Work instructions - Lines that contain the string "Fraction" are the ones to list; copy all of them from the records.

---

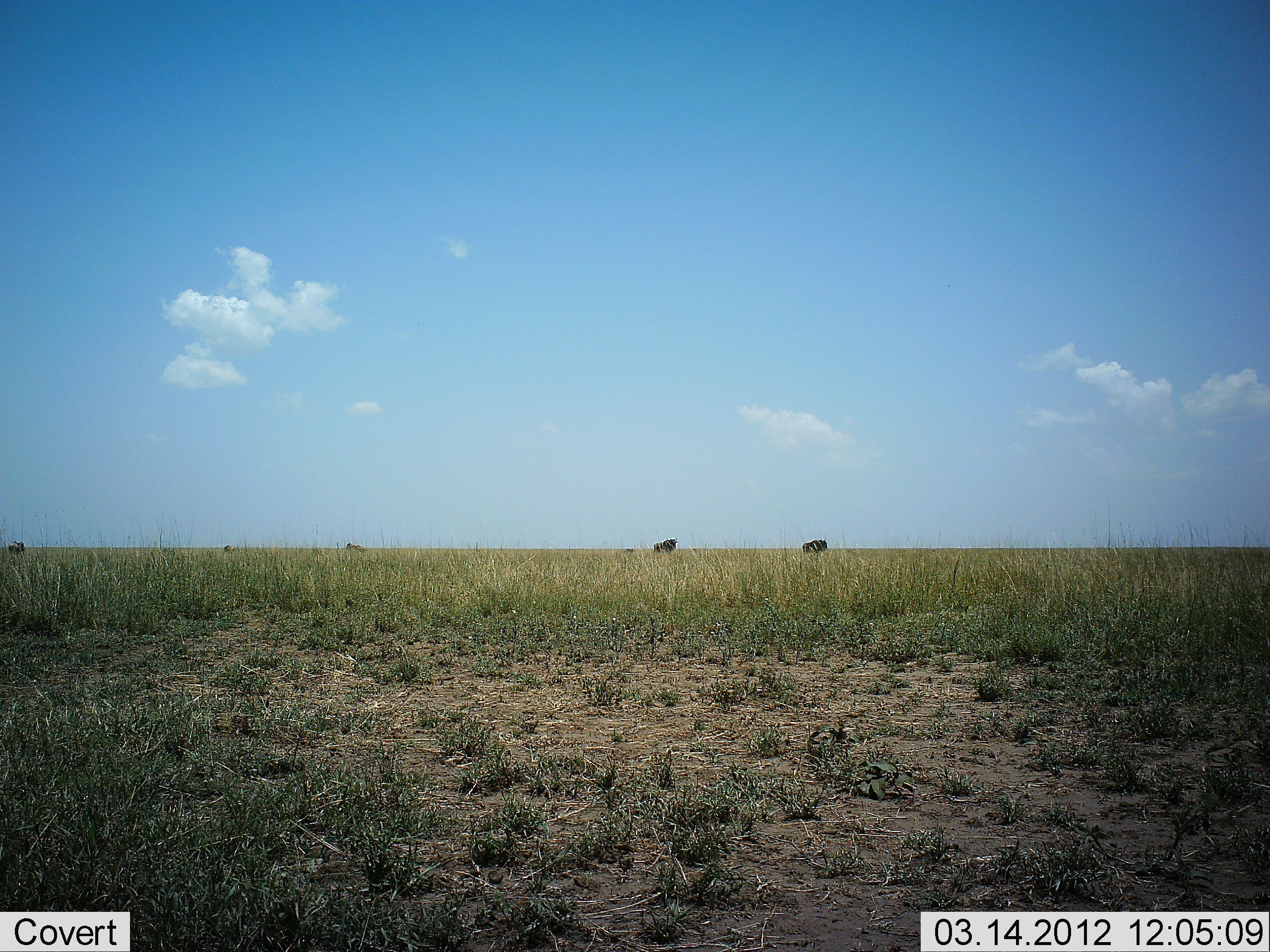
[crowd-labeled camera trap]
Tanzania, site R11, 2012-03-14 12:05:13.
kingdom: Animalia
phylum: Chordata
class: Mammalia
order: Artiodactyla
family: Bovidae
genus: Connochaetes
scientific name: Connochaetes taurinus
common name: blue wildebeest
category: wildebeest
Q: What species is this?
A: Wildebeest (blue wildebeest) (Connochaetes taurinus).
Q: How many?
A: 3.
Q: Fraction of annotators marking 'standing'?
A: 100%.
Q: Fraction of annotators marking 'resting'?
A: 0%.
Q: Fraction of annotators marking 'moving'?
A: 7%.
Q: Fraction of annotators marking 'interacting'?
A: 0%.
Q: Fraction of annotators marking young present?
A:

---

Result -
Q: Fraction of annotators marking 'standing'?
Q: Fraction of annotators marking 'resting'?
Q: Fraction of annotators marking 'moving'?
Q: Fraction of annotators marking 'interacting'?
Q: Fraction of annotators marking young present?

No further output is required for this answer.